The teachers unions’ misbegotten efforts have ignited the push for educational freedom
The California Teachers Association fights parental choice with deeply flawed arguments.
As this troubling year moves to a conclusion, there is certainly one thing worth celebrating: the great leap forward for educational freedom throughout the country. As I wrote last week, the countrywide union-mandated school shutdowns have had major consequences, and perhaps none more prominent than the advancing of parental choice in education.
In a report released last week, the American Enterprise Institute notes that over the past year, 18 states have enacted or expanded programs that fund students instead of systems. Also, “the number of states with education savings account programs—the purest form of funding students directly and empowering families—doubled from five to 10 this year.” Support for school choice is at an all-time high, as parents greatly disapprove of government-run schools. A poll by EdChoice speaks volumes. While 83% of children attend government-run schools today, only 39% of parents (of all colors) would choose those schools if given the option.

__Exercise goal__
Could you copy everything from "In a report" down to "given the option." in the school choice article above, word for word?

__Data__
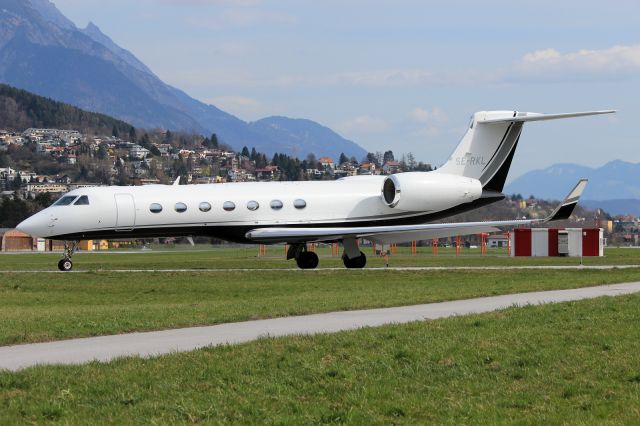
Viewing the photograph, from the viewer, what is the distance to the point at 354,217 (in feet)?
138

__Solution for this problem__
In a report released last week, the American Enterprise Institute notes that over the past year, 18 states have enacted or expanded programs that fund students instead of systems. Also, “the number of states with education savings account programs—the purest form of funding students directly and empowering families—doubled from five to 10 this year.” Support for school choice is at an all-time high, as parents greatly disapprove of government-run schools. A poll by EdChoice speaks volumes. While 83% of children attend government-run schools today, only 39% of parents (of all colors) would choose those schools if given the option.